### [Extrait du document]

↓

Les riches touristes en provenance du Golfe persique ne pourront plus porter le niqab à Genève ni ailleurs en Suisse. Keystone / Salvatore Di Nolfi

L’adoption de l’initiative interdisant le voile intégral a eu, la semaine dernière, un large écho médiatique dans le monde entier, comme le constate Présence Suisse, l’organe de promotion de la Confédération à l’étranger. Même si le ton était généralement factuel, certains médias se sont montrés critiques, qualifiant la décision d’islamophobe.

À l’étranger, de nombreux médias ont évoqué la votation fédérale du 7 mars sur l’initiative «anti-burqa», acceptée de justesse par 51,2% des voix. «Le résultat du vote a été rapporté de manière majoritairement factuelle et équilibrée, également dans les médias des pays musulmans», constate Nicolas Bideau, qui dirige Présence Suisse, l’organe de promotion du pays à l’étranger.

↑

### [Consigne 1]
D'après l'extrait sur l'interdiction du voile intégral en Suisse, par quelle proportion des voix l'initiative «anti-burqa» a-t-elle été acceptée ?
### [Consigne 2]
Prolongez l'extrait sur l'écho médiatique du vote suisse contre le voile intégral, en reprenant juste après sa dernière phrase.

[Extraits de données de questions spatiales]
↓

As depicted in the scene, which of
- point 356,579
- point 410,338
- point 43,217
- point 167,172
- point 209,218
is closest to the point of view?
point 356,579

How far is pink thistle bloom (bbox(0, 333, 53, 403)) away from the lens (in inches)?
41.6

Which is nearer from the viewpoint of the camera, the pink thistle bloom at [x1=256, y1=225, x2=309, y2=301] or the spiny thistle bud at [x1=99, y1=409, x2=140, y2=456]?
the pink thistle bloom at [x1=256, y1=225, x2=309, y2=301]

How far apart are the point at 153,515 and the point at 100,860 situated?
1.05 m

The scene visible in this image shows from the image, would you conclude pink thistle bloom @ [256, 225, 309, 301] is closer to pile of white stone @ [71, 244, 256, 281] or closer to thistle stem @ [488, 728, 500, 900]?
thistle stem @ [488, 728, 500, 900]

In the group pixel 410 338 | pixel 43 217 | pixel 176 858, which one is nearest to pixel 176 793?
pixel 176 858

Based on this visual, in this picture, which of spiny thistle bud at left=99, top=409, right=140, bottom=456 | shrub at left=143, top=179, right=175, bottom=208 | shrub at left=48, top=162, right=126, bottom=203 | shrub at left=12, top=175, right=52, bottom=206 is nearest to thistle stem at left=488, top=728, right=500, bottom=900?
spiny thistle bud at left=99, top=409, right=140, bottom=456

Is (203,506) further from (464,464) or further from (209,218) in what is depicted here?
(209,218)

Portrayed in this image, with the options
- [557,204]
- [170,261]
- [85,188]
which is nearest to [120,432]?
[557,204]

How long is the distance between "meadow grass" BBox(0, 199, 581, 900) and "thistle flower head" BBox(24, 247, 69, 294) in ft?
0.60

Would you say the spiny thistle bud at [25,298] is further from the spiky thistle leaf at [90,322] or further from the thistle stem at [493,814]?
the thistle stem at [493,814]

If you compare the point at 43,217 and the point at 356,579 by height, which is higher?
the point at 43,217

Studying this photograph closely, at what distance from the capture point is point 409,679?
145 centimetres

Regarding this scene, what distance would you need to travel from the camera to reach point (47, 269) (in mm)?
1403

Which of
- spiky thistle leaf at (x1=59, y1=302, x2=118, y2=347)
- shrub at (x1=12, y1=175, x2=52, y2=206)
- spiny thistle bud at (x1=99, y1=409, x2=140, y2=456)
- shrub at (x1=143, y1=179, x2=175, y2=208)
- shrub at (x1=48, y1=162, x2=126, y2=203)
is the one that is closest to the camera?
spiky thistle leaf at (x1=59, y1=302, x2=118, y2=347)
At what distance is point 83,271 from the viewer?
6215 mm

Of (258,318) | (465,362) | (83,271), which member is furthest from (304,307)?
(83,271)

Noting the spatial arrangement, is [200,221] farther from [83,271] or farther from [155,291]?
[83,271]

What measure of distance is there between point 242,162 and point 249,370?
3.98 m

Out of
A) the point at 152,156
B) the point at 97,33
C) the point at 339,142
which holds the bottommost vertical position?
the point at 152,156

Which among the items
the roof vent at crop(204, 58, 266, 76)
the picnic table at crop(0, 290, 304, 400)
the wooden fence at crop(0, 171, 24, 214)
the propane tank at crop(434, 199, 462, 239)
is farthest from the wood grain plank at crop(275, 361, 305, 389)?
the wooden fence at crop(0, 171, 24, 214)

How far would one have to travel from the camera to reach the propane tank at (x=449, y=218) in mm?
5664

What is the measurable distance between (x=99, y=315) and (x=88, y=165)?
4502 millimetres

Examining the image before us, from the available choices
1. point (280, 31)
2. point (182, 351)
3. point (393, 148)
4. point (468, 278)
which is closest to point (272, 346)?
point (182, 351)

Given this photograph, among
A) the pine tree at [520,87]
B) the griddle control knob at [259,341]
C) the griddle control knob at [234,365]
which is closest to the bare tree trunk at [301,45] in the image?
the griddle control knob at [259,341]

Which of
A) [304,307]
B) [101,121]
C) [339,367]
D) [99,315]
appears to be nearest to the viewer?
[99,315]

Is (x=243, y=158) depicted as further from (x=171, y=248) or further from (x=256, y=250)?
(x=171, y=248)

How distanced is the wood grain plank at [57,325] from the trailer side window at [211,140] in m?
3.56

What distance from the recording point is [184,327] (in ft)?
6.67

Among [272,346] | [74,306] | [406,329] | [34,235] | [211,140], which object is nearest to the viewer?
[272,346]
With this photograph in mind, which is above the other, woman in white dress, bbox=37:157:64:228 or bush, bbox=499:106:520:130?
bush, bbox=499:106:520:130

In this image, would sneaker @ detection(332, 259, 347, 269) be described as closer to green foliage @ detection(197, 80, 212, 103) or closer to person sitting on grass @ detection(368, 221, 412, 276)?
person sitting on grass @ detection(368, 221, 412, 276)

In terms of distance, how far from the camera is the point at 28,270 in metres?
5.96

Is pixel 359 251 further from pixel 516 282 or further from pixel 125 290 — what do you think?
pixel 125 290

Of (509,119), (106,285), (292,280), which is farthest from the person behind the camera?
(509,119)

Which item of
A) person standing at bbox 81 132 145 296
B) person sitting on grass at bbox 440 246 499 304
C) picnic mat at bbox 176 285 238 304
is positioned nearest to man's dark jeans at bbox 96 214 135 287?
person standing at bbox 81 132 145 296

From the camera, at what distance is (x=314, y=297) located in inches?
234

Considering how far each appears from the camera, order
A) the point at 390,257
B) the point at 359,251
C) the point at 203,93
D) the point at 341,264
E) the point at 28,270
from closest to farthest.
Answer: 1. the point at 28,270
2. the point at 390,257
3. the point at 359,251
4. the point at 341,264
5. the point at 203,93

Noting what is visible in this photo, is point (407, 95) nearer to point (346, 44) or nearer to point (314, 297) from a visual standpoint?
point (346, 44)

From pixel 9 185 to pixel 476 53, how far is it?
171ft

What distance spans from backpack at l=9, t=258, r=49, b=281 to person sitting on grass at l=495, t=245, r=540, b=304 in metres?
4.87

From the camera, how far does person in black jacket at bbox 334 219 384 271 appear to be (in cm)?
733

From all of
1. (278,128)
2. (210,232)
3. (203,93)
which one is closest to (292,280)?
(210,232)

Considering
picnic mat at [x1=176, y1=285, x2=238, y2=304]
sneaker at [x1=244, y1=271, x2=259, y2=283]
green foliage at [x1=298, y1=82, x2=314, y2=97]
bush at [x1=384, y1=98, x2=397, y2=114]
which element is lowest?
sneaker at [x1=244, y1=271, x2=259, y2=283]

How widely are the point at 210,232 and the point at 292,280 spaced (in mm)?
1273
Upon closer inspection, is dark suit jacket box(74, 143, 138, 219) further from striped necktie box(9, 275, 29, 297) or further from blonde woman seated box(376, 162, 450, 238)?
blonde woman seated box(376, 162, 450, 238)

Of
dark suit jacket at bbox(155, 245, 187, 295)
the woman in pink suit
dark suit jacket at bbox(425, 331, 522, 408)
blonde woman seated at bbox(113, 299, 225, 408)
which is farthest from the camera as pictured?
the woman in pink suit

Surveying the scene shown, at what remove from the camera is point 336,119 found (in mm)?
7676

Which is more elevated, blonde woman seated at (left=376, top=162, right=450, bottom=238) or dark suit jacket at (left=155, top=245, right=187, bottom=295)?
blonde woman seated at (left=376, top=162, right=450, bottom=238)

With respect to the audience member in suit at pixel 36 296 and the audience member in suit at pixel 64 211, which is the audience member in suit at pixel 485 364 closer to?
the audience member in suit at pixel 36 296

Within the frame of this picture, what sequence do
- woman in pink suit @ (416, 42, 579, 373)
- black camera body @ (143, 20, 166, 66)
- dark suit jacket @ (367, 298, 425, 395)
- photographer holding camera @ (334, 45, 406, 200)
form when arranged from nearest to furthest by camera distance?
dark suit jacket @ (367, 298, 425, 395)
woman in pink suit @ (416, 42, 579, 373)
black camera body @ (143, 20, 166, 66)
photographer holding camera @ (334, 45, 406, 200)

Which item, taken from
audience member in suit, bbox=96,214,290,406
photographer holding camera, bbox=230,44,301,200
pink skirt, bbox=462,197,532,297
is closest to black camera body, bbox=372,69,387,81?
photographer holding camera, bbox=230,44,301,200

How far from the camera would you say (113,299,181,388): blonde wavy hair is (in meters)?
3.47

↑

### [Résultat 1]
Par 51,2% des voix.

### [Résultat 2]
En effet, les articles soulignent tantôt le résultat serré du scrutin, tantôt le fait que la Suisse rejoint ainsi d’autres pays européens ayant déjà prohibé le port du voile intégral. La configuration inhabituelle des forces politiques qui s’affrontaient lors de cette votation est également relevée par plusieurs médias. «L’initiative de la droite populiste n’a pu passer la rampe que grâce au soutien fortuit de certains électeurs de gauche sensibles à l’argument féministe», commente ainsi le quotidien français Le MondeLien externe

Les critiques du Haut-Commissariat aux droits de l’homme, qui a pointé du doigt une initiative discriminatoire envers les musulmans, ont aussi bénéficié d’une certaine visibilité.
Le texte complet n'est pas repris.